Wright a envoyé à Scott un scénario sur un épidémiologiste essayant d'arrêter la propagation du virus et de trouver un remède, tandis que sa famille luttait contre les terribles retombées de la maladie. Scott n'a pas fini par réaliser le film, mais Wright n'a pas pu ébranler les scientifiques avec lesquels il avait parlé pendant ses recherches sur l'histoire – à quel point ils étaient alarmés par la possibilité d'une pandémie détruisant la civilisation. Cela lui rappelait les conversations qu'il avait eues avec des experts en lutte contre le terrorisme lors de ses recherches.Le siège. Dans les deux cas, a déclaré Wright, « il y avait un niveau d’anxiété auquel je ne m’attendais absolument pas ». Il a décidé de transformer son scénario en roman et s'est à nouveau plongé dans la recherche.
Wright est connu pour ses reportages exhaustifs et méticuleux. Son œuvre la plus connue,La tour imminente, qui a remporté un prix Pulitzer en 2007, est le récit définitif de la montée d'Al-Qaïda. Pour construire ce récit captivant, il a interviewé plus de 500 sources, dont le meilleur ami d'Oussama ben Laden à l'université. (Il a étéditqu'il en sait plus sur Al-Qaïda que bien des gens de la CIA ou du FBI.) CarLa fin octobre, il s'est entretenu avec certains des virologues et épidémiologistes les plus éminents du monde, chefs d'escadrons de lutte contre les maladies dans des endroits comme l'Institut national de la santé et Fort. Detrick, le laboratoire militaire qui était autrefois le centre du programme d'armes biologiques des États-Unis. Barney Graham, directeur adjoint du Centre de recherche sur les vaccins au NIH, m'a dit qu'il avait accepté d'aider Wright parce qu'il espérait que le roman aiderait à sensibiliser les gens à la nécessité de se préparer à une pandémie. « Il est difficile d’imaginer la réalité tant qu’on ne l’a pas vécue », a déclaré Graham, qui se lance maintenant dans la course au développement d’un vaccin contre le COVID-19. Une autre source, le Dr Philip R. Dormitzer, directeur scientifique de Pfizer Vaccine Research, a ajouté qu'il espérait que le roman de Wright donnerait naissance à un nouveau genre de thriller. « Les histoires dans lesquelles un virologue d’âge moyen bourreau de travail est le héros sont rares », a-t-il écrit.
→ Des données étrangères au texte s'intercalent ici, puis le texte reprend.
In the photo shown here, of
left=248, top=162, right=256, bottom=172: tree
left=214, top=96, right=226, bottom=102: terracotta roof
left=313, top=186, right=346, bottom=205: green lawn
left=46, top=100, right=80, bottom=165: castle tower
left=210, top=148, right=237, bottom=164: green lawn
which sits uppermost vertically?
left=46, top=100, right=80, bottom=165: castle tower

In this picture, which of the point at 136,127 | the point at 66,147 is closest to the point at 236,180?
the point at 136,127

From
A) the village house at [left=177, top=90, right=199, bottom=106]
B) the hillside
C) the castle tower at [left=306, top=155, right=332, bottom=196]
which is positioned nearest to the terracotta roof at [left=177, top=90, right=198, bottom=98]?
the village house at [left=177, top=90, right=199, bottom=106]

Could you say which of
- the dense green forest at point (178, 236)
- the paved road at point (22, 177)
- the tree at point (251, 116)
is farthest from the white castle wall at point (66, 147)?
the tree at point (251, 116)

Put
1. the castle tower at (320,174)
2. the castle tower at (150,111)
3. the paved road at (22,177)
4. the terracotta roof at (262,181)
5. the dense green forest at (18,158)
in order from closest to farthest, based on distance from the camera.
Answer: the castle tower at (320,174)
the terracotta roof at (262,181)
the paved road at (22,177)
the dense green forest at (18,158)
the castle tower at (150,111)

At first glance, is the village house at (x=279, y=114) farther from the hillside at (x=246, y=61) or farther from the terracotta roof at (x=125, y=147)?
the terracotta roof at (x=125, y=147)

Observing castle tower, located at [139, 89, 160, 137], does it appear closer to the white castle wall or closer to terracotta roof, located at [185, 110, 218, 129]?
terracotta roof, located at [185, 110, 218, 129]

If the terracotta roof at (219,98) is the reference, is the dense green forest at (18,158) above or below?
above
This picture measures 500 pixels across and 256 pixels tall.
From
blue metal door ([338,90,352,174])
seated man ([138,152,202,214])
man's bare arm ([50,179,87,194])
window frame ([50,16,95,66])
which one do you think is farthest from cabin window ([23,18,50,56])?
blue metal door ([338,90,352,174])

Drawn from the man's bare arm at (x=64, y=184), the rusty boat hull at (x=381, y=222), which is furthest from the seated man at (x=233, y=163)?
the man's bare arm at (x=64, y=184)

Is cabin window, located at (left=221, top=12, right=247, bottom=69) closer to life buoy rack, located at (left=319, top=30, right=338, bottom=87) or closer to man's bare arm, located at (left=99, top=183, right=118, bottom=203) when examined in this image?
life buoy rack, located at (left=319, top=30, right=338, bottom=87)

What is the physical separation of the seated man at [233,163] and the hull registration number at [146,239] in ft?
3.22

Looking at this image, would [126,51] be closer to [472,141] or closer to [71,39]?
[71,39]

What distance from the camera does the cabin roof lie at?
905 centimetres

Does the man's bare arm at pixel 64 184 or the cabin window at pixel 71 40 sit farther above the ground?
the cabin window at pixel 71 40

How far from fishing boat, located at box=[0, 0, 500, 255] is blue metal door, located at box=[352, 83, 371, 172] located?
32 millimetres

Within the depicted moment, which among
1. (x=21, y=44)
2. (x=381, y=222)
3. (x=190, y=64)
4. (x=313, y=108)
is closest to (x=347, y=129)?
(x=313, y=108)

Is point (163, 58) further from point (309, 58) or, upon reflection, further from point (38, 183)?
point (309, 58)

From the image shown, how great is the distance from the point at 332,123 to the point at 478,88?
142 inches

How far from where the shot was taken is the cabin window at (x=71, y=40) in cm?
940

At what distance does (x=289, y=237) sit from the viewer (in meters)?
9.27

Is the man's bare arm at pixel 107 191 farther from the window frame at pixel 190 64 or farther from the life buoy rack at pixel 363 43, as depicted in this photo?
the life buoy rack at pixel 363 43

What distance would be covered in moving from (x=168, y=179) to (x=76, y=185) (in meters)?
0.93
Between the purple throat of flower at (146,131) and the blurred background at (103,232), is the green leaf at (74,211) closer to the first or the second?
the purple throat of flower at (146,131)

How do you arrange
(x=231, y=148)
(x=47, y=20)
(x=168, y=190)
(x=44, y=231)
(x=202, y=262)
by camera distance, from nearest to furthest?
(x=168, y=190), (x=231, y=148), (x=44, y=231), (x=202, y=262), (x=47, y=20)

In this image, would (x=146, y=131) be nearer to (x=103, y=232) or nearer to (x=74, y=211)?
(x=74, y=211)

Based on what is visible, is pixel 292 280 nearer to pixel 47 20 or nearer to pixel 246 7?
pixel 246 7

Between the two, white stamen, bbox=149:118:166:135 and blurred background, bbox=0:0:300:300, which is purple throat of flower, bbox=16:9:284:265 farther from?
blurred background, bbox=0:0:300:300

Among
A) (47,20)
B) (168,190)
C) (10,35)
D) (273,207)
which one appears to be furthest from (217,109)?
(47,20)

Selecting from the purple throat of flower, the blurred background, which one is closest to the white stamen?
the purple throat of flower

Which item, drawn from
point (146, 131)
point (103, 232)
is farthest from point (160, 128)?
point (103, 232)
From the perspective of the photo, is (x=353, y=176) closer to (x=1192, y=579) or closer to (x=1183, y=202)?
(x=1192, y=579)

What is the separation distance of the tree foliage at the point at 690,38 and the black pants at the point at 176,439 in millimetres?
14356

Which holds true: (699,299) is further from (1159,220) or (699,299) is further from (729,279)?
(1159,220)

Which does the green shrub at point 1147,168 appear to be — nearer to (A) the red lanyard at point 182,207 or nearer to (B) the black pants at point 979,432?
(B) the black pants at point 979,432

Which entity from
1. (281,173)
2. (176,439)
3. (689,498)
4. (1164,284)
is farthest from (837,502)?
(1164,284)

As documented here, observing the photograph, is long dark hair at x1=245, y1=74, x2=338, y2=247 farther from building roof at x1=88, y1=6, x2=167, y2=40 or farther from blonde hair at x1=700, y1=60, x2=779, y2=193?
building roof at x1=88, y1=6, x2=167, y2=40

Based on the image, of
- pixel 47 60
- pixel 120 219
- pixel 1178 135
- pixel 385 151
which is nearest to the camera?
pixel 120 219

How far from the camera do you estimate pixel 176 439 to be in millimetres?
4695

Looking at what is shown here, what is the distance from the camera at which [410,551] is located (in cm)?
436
Lire ce livre maintenant, au milieu d’une pandémie qui a révélé la terrifiante fragilité de nos structures sociales et de nos institutions politiques, est une expérience profondément troublante. Le virus de Wright, la grippe Kongoli – une maladie plus mortelle que le COVID-19 – se propage à travers le monde, déclenchant une chaîne d'horreurs dystopiques. La nourriture se raréfie, les gouvernements s’effondrent, une cyberattaque détruit Internet et la guerre éclate entre les États-Unis et la Russie, entraînant le monde dans une nouvelle ère sombre. « Il ne restait plus grand-chose de la modernité, à l'exception des armes », raconte Wright de sa voix franche de journaliste. Quand j'ai lu un passage expliquant comment la ruée sur les distributeurs automatiques rendait presque impossible pour un personnage de faire ses courses, j'ai pensé aux 23 dollars dans mon portefeuille et j'ai pris note mentalement de retirer plus d'argent. Wright m'a dit qu'il avait vécu quelque chose de similaire. Pendant qu'il écrivait, il a créé un calendrier sur son ordinateur pour suivre les mouvements de ses personnages à mesure que le virus se propageait dans le monde, et bien qu'il ait essayé de le supprimer, les rappels, étrangement, apparaissent encore de temps en temps. Début mars, alors que la ville d'Austin débattait encore de l'opportunité d'annuler ou non South by Southwest, Wright a pensé à son protagoniste, l'épidémiologiste Henry Parsons, disant à sa femme de faire des provisions et de se préparer à s'accroupir. Il a commandé des graines et planté de la laitue. "Je prenais note de mon héros selon lequel nous devrions faire de même", a-t-il déclaré.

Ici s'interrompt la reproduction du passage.